▸ **任务说明**
能否把记录中从含有“Considering the spatial”的那一行到含有“Answer: the dark”的那一行（首尾两行都包括在内）一字不改地重新抄写一遍？

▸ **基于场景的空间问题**
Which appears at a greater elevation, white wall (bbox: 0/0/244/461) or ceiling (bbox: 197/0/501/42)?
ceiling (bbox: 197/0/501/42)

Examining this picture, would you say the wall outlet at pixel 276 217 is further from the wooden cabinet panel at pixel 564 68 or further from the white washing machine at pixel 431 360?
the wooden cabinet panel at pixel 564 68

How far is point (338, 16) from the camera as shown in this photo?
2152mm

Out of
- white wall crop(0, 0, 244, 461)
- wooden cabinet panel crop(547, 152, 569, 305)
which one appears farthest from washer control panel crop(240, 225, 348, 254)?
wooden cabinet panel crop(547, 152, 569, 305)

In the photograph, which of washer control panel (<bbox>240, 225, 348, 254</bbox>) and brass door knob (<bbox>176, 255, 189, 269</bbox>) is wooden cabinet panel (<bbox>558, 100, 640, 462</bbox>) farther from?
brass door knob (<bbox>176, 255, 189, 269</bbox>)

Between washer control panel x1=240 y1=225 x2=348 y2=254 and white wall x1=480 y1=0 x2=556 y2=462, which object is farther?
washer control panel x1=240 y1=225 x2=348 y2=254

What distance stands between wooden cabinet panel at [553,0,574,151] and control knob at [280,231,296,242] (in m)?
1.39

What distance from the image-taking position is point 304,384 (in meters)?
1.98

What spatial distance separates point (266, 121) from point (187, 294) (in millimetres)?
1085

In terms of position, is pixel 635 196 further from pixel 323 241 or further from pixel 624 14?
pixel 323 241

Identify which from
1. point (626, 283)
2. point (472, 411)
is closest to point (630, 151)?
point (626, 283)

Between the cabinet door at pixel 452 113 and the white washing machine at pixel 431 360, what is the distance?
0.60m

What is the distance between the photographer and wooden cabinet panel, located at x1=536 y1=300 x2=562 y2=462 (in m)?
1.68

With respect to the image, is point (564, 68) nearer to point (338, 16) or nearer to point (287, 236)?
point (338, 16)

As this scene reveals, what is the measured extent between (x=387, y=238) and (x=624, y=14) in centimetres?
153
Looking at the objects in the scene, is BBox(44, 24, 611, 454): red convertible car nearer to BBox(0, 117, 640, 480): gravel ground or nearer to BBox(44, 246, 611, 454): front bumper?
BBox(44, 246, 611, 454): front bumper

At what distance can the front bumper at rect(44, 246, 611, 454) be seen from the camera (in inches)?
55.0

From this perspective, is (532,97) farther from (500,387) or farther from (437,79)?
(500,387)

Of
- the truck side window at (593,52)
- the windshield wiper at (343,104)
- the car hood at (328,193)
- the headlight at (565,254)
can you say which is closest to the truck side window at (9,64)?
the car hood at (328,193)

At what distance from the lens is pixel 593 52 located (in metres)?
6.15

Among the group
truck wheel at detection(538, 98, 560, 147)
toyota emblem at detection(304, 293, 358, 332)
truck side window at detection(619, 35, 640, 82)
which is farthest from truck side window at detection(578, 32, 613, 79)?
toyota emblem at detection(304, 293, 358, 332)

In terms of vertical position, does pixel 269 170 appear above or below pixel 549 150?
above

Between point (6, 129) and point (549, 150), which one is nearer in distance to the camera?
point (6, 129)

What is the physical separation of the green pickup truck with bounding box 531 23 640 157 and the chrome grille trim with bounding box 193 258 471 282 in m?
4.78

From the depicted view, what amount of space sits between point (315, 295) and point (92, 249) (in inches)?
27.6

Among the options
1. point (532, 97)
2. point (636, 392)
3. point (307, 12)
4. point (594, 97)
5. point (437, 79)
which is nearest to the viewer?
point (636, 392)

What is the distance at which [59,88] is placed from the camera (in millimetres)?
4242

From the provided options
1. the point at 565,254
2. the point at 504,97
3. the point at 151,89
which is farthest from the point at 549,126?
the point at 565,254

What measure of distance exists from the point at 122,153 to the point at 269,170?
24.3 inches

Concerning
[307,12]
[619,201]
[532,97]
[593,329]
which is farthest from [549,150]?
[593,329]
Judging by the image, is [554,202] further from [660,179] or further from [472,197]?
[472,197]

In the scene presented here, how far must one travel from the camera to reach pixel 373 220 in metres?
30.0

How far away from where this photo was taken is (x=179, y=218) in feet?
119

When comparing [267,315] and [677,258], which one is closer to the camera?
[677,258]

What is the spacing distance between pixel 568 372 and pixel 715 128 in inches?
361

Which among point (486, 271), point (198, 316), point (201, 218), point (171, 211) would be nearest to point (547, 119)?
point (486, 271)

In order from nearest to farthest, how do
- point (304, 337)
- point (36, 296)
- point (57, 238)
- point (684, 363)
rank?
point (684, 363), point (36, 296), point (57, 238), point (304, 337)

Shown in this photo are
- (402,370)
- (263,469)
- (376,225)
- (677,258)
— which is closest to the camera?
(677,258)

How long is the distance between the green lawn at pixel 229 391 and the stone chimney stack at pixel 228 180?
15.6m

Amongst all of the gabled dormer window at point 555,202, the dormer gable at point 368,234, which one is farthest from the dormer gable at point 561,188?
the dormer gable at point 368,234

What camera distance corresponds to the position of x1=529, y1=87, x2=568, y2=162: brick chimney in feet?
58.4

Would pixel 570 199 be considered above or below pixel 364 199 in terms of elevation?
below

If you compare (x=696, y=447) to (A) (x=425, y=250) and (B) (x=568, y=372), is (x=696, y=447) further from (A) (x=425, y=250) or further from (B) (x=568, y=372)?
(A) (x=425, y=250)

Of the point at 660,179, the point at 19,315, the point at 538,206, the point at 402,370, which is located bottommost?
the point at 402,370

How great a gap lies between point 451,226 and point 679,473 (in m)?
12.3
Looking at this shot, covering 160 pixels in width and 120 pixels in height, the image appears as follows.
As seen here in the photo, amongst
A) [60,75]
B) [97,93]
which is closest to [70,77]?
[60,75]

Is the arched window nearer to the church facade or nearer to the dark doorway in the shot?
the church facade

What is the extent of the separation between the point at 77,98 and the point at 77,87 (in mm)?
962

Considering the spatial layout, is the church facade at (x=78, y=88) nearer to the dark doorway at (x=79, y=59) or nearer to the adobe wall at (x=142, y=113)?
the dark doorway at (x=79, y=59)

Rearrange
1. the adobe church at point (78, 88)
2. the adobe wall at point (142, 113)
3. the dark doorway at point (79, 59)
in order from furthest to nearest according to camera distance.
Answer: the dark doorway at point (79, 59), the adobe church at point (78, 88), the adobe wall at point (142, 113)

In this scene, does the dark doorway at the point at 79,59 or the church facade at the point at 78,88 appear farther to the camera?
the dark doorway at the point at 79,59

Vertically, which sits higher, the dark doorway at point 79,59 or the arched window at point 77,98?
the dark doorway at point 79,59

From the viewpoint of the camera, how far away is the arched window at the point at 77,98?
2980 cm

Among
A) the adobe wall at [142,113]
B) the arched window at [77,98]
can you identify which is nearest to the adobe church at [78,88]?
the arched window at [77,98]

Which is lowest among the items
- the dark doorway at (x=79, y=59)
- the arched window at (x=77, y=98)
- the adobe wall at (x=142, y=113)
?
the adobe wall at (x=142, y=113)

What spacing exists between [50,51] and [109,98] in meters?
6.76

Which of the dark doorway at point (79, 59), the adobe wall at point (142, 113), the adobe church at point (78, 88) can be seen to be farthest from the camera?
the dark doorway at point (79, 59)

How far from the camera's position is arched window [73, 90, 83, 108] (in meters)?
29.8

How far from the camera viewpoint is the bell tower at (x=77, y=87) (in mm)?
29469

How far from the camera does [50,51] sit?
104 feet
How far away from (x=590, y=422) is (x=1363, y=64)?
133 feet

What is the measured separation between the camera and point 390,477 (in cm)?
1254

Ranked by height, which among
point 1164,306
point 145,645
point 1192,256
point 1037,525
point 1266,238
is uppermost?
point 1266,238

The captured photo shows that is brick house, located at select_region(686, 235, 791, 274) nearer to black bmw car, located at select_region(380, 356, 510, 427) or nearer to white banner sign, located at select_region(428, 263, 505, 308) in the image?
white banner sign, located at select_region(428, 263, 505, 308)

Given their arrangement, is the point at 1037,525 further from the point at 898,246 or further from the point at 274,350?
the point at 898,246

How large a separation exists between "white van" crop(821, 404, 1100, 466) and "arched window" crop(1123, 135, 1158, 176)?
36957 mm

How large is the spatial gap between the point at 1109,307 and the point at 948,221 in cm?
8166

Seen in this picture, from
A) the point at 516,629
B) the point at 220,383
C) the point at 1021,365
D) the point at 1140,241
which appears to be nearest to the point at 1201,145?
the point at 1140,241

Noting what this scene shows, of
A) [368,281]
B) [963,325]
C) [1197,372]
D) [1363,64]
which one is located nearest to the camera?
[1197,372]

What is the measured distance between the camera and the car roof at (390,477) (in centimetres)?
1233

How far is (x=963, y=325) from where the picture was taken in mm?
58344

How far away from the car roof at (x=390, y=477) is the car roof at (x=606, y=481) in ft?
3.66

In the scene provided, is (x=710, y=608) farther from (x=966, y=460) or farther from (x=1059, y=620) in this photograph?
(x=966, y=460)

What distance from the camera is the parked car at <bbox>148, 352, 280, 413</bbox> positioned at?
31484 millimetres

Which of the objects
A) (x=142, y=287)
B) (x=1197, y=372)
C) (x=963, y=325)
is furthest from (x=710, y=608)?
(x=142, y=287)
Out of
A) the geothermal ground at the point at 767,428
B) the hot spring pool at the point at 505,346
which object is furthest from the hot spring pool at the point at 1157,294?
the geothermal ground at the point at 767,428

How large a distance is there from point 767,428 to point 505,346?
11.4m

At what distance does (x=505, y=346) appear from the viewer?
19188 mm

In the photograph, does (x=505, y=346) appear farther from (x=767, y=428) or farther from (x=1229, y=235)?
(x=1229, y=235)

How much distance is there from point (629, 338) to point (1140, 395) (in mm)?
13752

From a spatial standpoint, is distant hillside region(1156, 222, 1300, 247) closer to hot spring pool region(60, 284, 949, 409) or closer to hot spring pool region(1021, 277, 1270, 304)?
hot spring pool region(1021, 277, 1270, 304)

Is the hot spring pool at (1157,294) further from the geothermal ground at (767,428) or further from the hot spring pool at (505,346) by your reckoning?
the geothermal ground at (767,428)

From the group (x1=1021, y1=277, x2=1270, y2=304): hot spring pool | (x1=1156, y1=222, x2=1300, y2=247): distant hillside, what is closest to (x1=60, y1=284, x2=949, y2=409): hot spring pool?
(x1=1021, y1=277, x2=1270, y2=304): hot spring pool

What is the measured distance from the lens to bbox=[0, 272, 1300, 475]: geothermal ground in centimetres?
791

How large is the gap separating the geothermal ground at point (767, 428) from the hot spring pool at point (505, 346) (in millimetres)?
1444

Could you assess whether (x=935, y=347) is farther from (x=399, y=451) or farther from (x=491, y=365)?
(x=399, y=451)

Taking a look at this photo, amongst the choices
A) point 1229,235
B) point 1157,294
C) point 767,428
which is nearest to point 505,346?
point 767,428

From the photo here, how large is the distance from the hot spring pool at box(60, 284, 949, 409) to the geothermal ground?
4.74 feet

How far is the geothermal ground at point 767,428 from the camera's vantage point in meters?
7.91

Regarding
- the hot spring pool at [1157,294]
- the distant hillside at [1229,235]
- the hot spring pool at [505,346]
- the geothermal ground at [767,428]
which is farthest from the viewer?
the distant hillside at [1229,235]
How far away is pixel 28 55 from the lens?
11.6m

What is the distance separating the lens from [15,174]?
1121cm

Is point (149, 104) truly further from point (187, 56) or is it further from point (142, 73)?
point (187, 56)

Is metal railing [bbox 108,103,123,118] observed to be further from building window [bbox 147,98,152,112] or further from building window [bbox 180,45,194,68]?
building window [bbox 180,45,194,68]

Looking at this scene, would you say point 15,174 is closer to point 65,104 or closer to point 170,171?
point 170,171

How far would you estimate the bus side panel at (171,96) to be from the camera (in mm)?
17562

▸ **输出结果**
Considering the spatial layout, is the church facade at (x=78, y=88) nearer to the dark doorway at (x=79, y=59) or nearer to the adobe wall at (x=142, y=113)?
the dark doorway at (x=79, y=59)

Rearrange
1. the adobe church at point (78, 88)
2. the adobe wall at point (142, 113)
3. the dark doorway at point (79, 59)
in order from furthest to nearest according to camera distance.
Answer: the dark doorway at point (79, 59), the adobe church at point (78, 88), the adobe wall at point (142, 113)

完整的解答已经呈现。